Output the full listing exactly.

Data to use |
━━━

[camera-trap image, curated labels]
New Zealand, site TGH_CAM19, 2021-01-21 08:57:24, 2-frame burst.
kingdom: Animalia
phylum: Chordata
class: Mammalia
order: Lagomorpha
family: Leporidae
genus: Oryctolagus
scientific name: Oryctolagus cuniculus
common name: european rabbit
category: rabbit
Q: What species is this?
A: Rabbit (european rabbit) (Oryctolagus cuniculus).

━━━

Your solution |
[camera-trap image, curated labels]
New Zealand, site TGH_CAM19, 2021-01-21 08:57:24, 2-frame burst.
kingdom: Animalia
phylum: Chordata
class: Mammalia
order: Lagomorpha
family: Leporidae
genus: Oryctolagus
scientific name: Oryctolagus cuniculus
common name: european rabbit
category: rabbit
Q: What species is this?
A: Rabbit (european rabbit) (Oryctolagus cuniculus).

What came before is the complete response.